Sequence Repeat Analysis
The uniqueness of the YxxQ repeats of CoAA and the IERM repeats of hnRNP M in the human genome was analyzed by ScanProsite at ExPASy Proteomics Server (http://ca.expasy.org), using protein databases at Swiss-Prot (release 44.3; 156998 entries) and TrEMBL (release 27.3; 1379120 entries).
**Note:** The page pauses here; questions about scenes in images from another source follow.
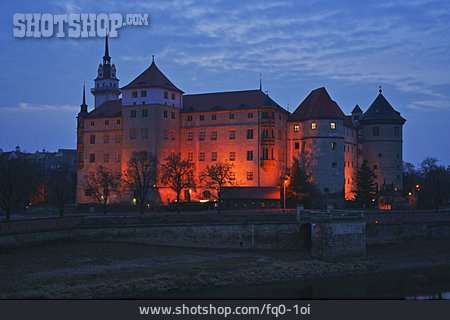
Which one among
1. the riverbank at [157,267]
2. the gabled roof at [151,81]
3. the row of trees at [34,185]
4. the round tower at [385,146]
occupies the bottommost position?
the riverbank at [157,267]

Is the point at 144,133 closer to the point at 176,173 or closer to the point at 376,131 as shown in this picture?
the point at 176,173

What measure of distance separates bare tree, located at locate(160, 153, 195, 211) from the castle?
2.48m

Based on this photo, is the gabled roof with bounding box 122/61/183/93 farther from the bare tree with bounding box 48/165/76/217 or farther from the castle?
the bare tree with bounding box 48/165/76/217

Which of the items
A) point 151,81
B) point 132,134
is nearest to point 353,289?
point 132,134

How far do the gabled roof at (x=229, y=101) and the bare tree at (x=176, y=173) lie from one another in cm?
980

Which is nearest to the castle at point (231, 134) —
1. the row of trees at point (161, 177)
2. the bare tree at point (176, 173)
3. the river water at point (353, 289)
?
the row of trees at point (161, 177)

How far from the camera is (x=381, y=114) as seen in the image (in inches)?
3967

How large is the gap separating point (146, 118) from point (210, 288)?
4757 cm

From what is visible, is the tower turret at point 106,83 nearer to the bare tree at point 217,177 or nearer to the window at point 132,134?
the window at point 132,134

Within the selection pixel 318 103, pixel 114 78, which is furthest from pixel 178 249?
pixel 114 78

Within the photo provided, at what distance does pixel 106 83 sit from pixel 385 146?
200ft

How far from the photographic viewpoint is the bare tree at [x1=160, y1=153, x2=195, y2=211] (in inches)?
3226

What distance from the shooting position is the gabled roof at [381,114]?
99500 millimetres

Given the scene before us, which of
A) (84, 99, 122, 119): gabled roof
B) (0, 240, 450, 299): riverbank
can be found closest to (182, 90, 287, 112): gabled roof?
(84, 99, 122, 119): gabled roof
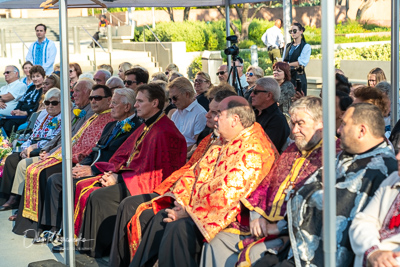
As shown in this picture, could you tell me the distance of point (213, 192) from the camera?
4527mm

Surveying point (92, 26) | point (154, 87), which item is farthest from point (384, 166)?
point (92, 26)

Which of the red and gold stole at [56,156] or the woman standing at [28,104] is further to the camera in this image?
the woman standing at [28,104]

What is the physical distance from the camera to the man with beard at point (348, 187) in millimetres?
3648

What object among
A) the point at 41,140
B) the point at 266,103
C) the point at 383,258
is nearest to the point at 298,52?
the point at 41,140

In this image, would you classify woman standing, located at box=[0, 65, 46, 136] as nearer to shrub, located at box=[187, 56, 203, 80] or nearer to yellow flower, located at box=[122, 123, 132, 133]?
yellow flower, located at box=[122, 123, 132, 133]

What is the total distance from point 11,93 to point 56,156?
13.2ft

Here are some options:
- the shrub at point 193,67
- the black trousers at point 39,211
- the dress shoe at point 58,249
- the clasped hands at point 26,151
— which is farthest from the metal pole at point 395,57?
the shrub at point 193,67

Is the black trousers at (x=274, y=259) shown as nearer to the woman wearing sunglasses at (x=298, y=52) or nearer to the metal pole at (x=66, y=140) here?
the metal pole at (x=66, y=140)

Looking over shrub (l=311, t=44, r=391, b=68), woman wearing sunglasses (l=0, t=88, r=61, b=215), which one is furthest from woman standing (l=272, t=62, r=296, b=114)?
shrub (l=311, t=44, r=391, b=68)

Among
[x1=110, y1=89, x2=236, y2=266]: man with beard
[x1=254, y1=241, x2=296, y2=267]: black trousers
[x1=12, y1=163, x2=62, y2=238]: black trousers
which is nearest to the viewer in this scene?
[x1=254, y1=241, x2=296, y2=267]: black trousers

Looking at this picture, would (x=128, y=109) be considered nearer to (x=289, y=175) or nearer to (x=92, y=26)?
(x=289, y=175)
The diheptad sequence patterns in CoAA and hnRNP M were revealed by RADAR program (Rapid Automatic Detection and Alignment of Repeats www.ebi.ac.uk/Tools/Radar).
ACKNOWLEDGEMENTS
We thank Dr. Dorothy Tuan for critical suggestions, and Dr. Yun Kyoung Kang for help. We thank Dr. John W. Stiller and Dr. Pengda Liu for providing CTD-AA and CTD-YA, Dr. Harald König for providing pET-v5 minigene, Dr. Michael Stallcup for providing CARM1, and Dr. James L. Manley for providing the GST-CTD construct. This work was supported in part by the Georgia Cancer Coalition (L.K.), the NIH (W.X.) and the NIH NIDDK (B.W.O.).